▼
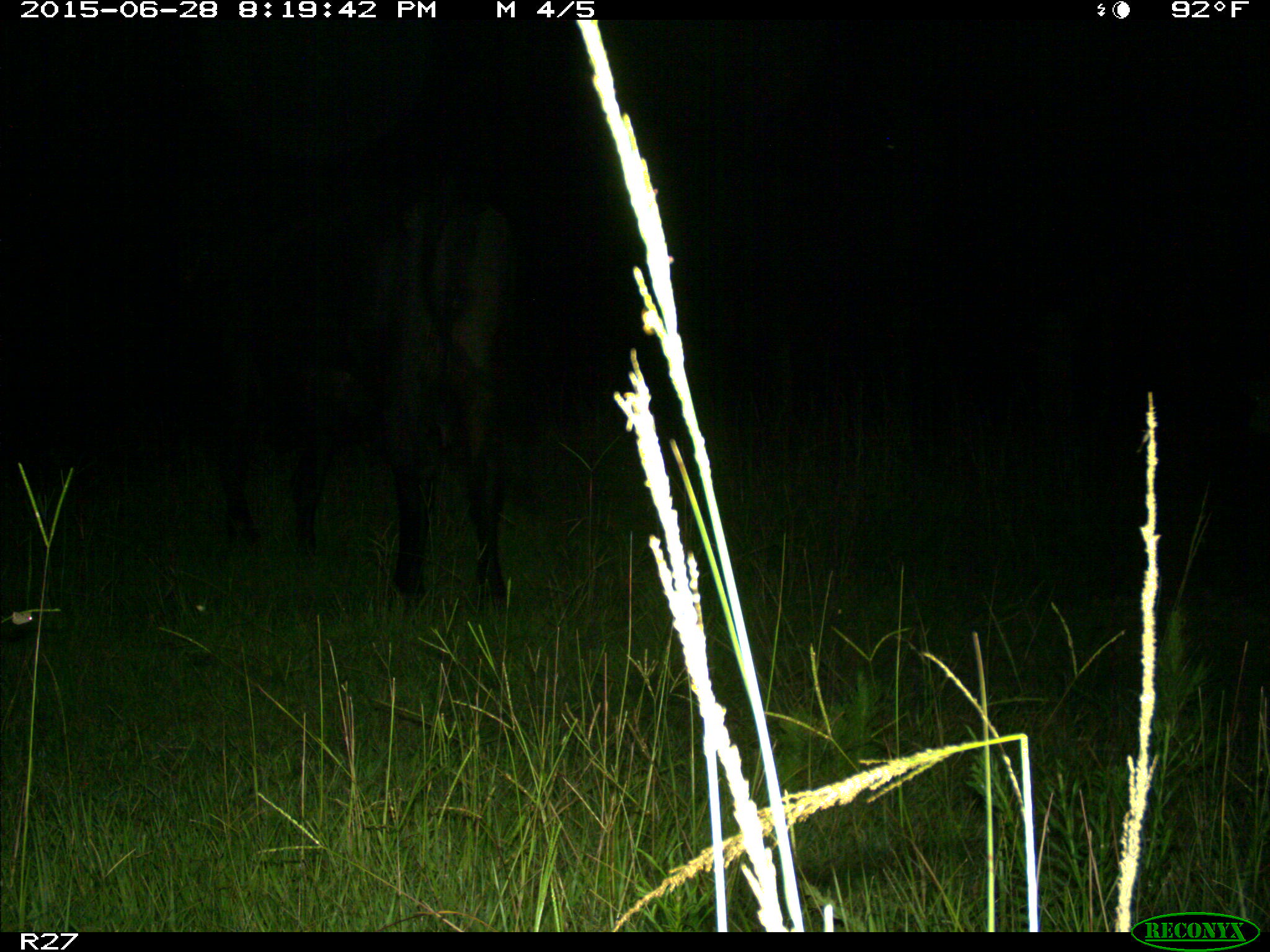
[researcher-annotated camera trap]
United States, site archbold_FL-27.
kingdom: Animalia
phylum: Chordata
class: Mammalia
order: Artiodactyla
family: Bovidae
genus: Bos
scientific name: Bos taurus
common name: domestic cow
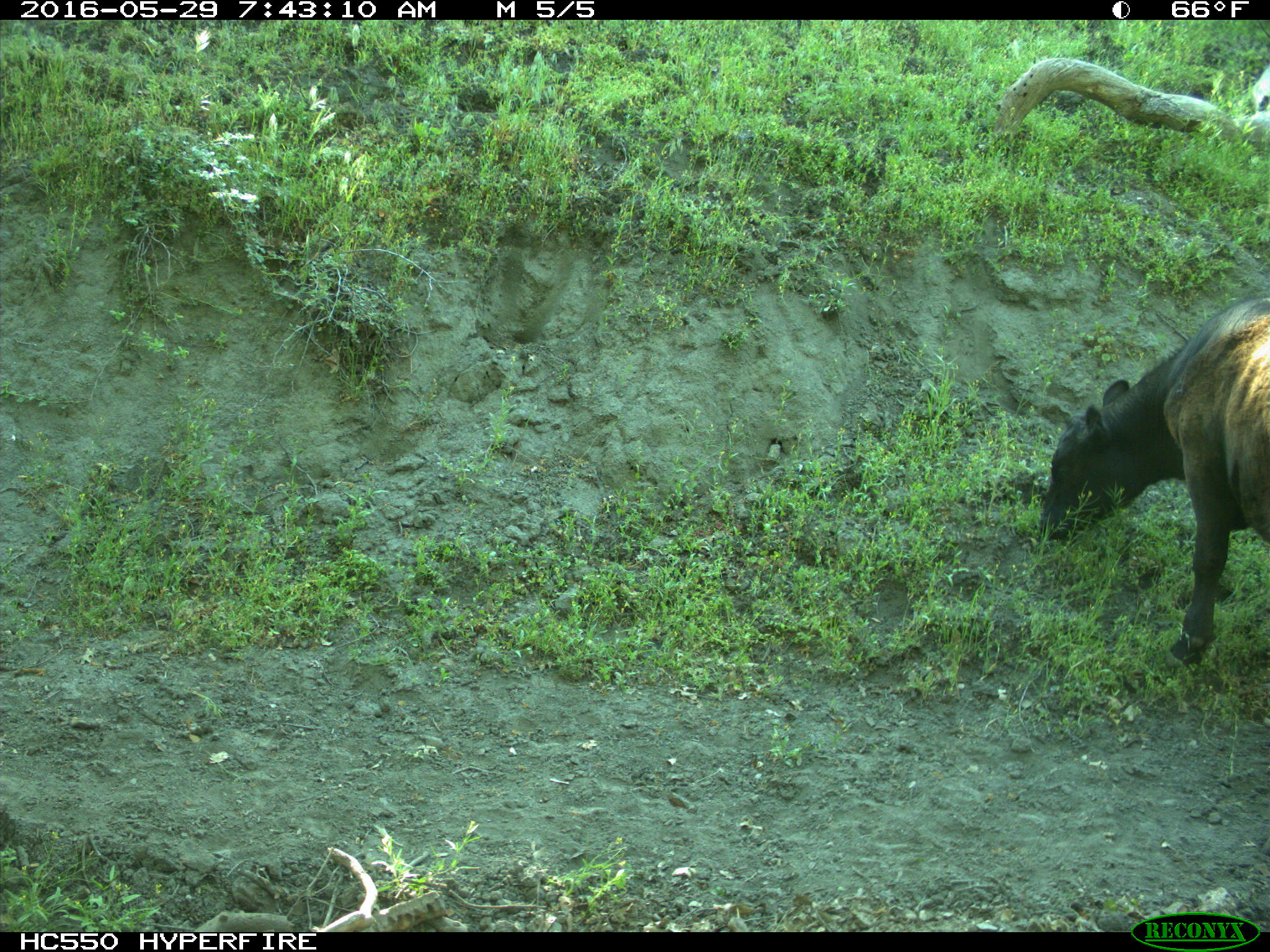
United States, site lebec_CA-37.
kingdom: Animalia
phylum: Chordata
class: Mammalia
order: Artiodactyla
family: Bovidae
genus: Bos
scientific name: Bos taurus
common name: domestic cow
▲
#### [Exercise directions]
Output the entries above exactly, without their pictures.

#### [Result of this task]
[researcher-annotated camera trap]
United States, site archbold_FL-27.
kingdom: Animalia
phylum: Chordata
class: Mammalia
order: Artiodactyla
family: Bovidae
genus: Bos
scientific name: Bos taurus
common name: domestic cow
United States, site lebec_CA-37.
kingdom: Animalia
phylum: Chordata
class: Mammalia
order: Artiodactyla
family: Bovidae
genus: Bos
scientific name: Bos taurus
common name: domestic cow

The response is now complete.